# Extracted text
— start —

A diffraction-limited image of GJ 625 taken by the 1.5-meter Carlos Sánchez Telescope searching for nearby companions. (Adapted from Suárez Mascareño et al.)

Based on a periodogram analysis of the RV and other data, Suárez Mascareño et al. found six different periodic signals. The longest, with a period of 3.4 years, was found in the activity indices and appears to be linked to the star’s magnetic activity cycle. Although significantly shorter than the 12-year cycle of the Sun, it is comparable in length to that found in similar size red dwarfs which are on the verge of being totally convective. The next longest 1.7-year signal is either a harmonic of the 3.4-year signal or the result of a “flip-flop” cycle of the spatial arrangement of active regions across GJ 625. The next group of signals found in the various data sets with periods of 74, 82 and 85 days appear to be related to the rotation of GJ 625. The spread of values could indicate differential rotation with regions closer to the poles moving more slowly. These rotation related effects create a periodic fluctuation in the RV with a semi amplitude of about 1.8 meters per second.

— end —

# Data lines
— start —

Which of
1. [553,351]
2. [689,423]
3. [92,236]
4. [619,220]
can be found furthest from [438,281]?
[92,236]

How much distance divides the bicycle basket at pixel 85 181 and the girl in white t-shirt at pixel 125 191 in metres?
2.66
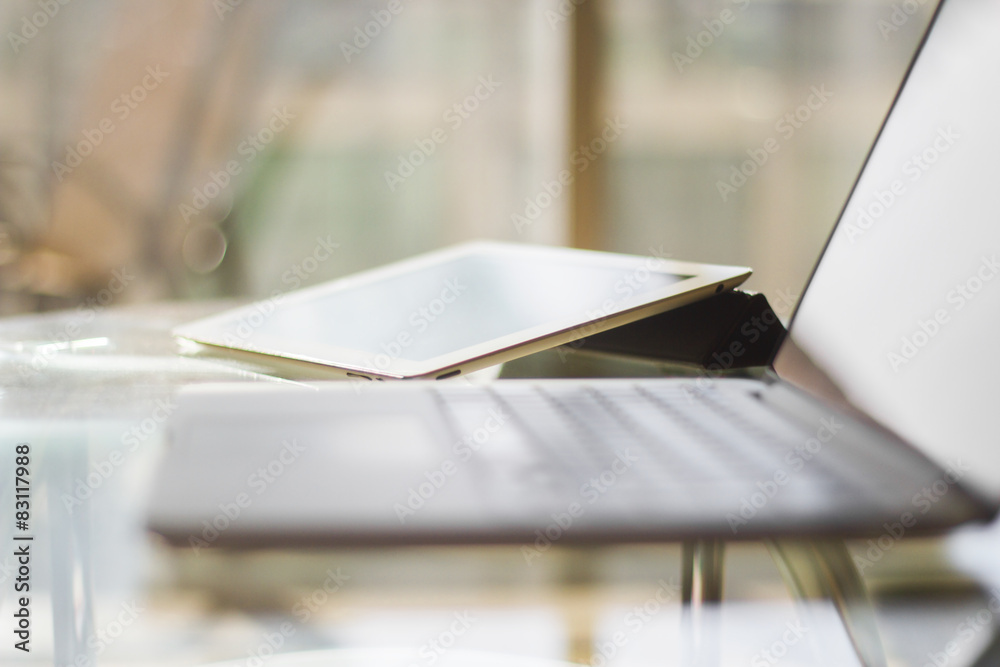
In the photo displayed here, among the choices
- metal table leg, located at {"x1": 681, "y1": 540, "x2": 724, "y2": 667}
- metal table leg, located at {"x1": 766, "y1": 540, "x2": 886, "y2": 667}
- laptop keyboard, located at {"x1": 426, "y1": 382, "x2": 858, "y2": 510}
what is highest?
laptop keyboard, located at {"x1": 426, "y1": 382, "x2": 858, "y2": 510}

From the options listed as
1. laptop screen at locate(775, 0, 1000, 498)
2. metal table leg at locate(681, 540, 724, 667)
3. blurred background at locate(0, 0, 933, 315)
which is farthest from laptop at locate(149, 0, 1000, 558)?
blurred background at locate(0, 0, 933, 315)

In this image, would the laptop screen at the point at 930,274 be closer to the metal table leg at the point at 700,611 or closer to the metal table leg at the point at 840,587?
the metal table leg at the point at 840,587

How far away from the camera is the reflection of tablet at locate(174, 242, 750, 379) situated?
441 millimetres

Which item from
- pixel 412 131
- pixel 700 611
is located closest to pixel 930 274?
pixel 700 611

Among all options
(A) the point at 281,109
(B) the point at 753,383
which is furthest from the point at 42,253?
(B) the point at 753,383

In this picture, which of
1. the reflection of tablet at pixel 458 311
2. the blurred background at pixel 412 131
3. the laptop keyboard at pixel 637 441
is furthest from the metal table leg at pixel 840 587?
the blurred background at pixel 412 131

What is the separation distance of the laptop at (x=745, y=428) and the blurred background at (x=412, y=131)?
1.38m

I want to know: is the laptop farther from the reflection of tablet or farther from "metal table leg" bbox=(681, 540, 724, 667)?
"metal table leg" bbox=(681, 540, 724, 667)

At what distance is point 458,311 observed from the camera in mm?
507

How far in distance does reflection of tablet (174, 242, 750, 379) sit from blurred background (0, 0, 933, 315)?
125 centimetres

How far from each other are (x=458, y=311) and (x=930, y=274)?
28 centimetres

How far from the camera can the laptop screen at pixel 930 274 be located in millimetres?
298

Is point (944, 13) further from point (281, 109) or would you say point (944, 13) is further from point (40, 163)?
point (40, 163)

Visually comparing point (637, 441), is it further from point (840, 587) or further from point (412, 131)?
point (412, 131)
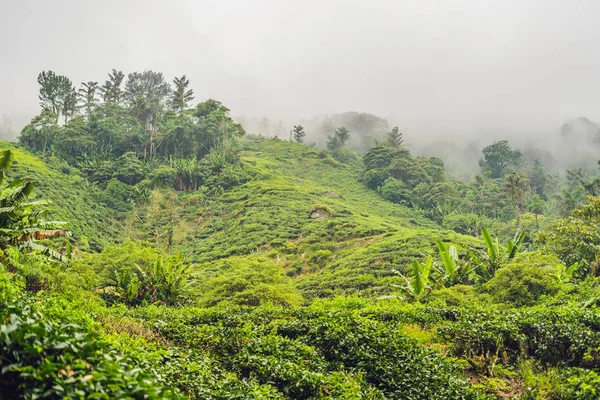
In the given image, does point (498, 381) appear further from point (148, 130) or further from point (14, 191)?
point (148, 130)

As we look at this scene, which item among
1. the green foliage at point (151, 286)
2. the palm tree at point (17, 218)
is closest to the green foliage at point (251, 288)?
the green foliage at point (151, 286)

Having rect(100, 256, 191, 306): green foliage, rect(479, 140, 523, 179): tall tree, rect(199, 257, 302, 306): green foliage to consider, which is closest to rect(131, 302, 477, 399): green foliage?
rect(199, 257, 302, 306): green foliage

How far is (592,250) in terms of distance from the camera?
17.8 m

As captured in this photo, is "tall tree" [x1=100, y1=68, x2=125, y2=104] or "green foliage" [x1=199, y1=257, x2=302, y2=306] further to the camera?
"tall tree" [x1=100, y1=68, x2=125, y2=104]

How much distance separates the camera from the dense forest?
573cm

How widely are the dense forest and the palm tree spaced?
6 cm

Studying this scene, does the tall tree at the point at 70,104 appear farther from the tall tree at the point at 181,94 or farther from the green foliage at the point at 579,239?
the green foliage at the point at 579,239

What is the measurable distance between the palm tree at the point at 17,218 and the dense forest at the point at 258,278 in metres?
0.06

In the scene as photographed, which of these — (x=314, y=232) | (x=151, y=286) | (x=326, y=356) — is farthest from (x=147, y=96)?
(x=326, y=356)

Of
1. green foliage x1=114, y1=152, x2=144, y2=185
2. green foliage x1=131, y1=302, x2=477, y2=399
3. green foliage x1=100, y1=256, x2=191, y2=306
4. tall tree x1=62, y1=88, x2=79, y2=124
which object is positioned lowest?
green foliage x1=100, y1=256, x2=191, y2=306

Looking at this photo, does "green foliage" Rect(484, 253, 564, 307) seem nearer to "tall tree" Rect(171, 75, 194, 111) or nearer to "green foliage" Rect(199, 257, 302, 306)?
"green foliage" Rect(199, 257, 302, 306)

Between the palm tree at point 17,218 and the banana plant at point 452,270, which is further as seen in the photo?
the banana plant at point 452,270

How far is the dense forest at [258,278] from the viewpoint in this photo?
5.73m

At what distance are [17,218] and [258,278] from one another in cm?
864
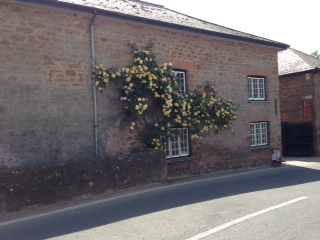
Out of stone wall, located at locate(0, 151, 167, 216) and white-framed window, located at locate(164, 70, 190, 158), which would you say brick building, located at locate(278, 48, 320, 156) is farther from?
stone wall, located at locate(0, 151, 167, 216)

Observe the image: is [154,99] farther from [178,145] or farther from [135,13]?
[135,13]

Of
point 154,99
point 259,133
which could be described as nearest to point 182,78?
point 154,99

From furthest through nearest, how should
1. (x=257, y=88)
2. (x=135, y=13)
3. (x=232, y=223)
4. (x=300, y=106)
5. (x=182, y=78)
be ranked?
(x=300, y=106) < (x=257, y=88) < (x=182, y=78) < (x=135, y=13) < (x=232, y=223)

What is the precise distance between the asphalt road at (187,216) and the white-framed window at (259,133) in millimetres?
6043

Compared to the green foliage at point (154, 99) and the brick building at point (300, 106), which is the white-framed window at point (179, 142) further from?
the brick building at point (300, 106)

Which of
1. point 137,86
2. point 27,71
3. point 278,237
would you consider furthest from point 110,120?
point 278,237

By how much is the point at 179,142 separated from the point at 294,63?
452 inches

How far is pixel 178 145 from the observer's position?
12.3 metres

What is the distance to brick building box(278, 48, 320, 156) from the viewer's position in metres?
18.3

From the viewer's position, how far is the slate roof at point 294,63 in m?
18.6

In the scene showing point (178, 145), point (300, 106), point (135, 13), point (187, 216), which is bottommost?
point (187, 216)

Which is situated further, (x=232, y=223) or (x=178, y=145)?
(x=178, y=145)

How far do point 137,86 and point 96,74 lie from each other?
148 centimetres

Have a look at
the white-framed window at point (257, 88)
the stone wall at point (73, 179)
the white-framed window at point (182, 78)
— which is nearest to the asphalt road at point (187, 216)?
the stone wall at point (73, 179)
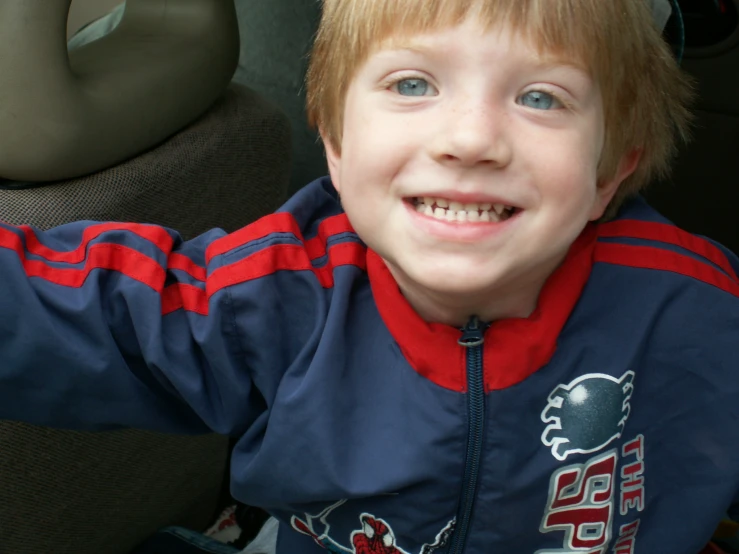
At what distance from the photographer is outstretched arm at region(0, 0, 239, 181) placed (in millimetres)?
851

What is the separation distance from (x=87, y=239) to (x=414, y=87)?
333 millimetres

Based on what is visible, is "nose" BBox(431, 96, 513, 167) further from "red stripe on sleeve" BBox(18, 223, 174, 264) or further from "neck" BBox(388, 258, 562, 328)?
"red stripe on sleeve" BBox(18, 223, 174, 264)

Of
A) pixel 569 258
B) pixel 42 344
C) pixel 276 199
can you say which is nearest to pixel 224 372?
pixel 42 344

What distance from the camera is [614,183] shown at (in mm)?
837

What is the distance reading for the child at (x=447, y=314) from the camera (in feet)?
2.31

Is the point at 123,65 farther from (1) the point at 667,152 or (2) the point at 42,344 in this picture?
(1) the point at 667,152

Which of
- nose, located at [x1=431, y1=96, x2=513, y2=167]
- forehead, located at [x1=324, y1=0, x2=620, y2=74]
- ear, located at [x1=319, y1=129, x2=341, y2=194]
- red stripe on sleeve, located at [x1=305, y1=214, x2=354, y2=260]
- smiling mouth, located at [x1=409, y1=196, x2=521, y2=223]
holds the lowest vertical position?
red stripe on sleeve, located at [x1=305, y1=214, x2=354, y2=260]

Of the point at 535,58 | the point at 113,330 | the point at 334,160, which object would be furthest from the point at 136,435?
the point at 535,58

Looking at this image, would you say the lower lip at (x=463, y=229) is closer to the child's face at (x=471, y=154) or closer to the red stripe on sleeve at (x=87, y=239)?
the child's face at (x=471, y=154)

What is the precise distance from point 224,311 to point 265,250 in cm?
7

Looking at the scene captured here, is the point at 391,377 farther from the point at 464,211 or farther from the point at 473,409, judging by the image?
the point at 464,211

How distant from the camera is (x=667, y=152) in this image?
0.91 meters

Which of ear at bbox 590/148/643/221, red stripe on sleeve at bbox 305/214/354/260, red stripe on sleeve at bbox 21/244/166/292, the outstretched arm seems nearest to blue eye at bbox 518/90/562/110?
ear at bbox 590/148/643/221

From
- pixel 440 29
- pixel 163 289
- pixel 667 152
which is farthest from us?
pixel 667 152
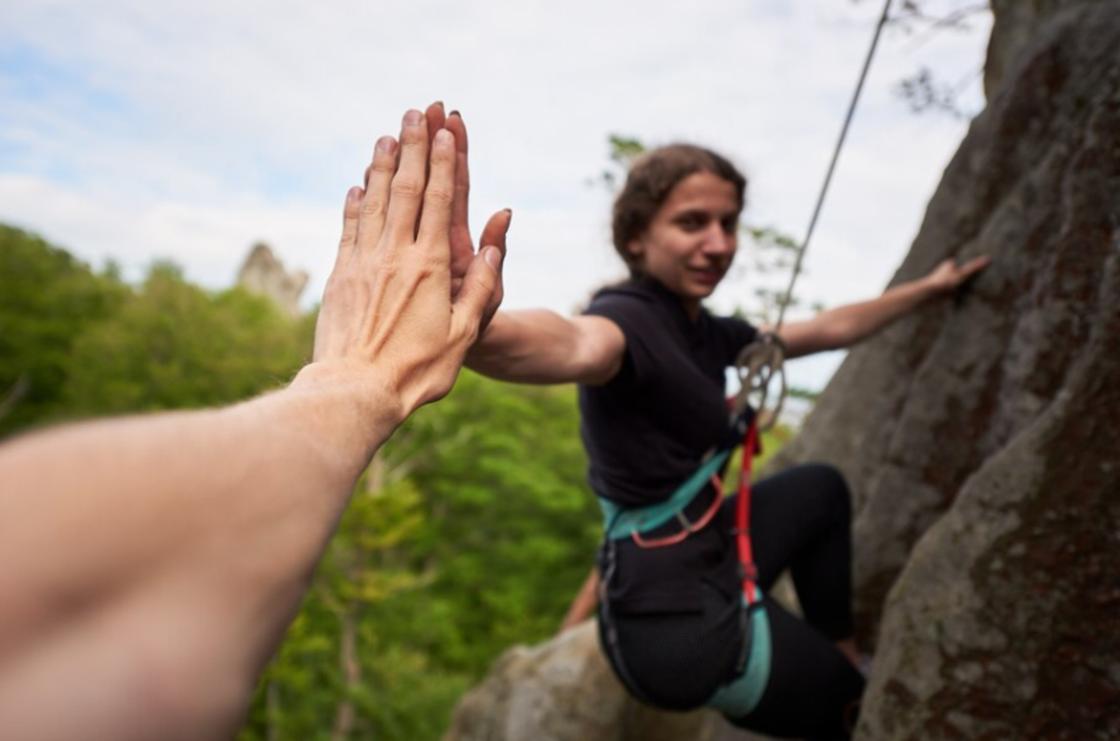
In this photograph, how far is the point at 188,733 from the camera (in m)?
0.67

— end —

# Exercise instructions
1 - In the GJ 625 passage, what is the period of the longest signal?
2 - Duplicate the GJ 625 passage from "A diffraction-limited image" up to and including "Mascareño et al.)".

# Written responses
1 - 3.4 years

2 -
A diffraction-limited image of GJ 625 taken by the 1.5-meter Carlos Sánchez Telescope searching for nearby companions. (Adapted from Suárez Mascareño et al.)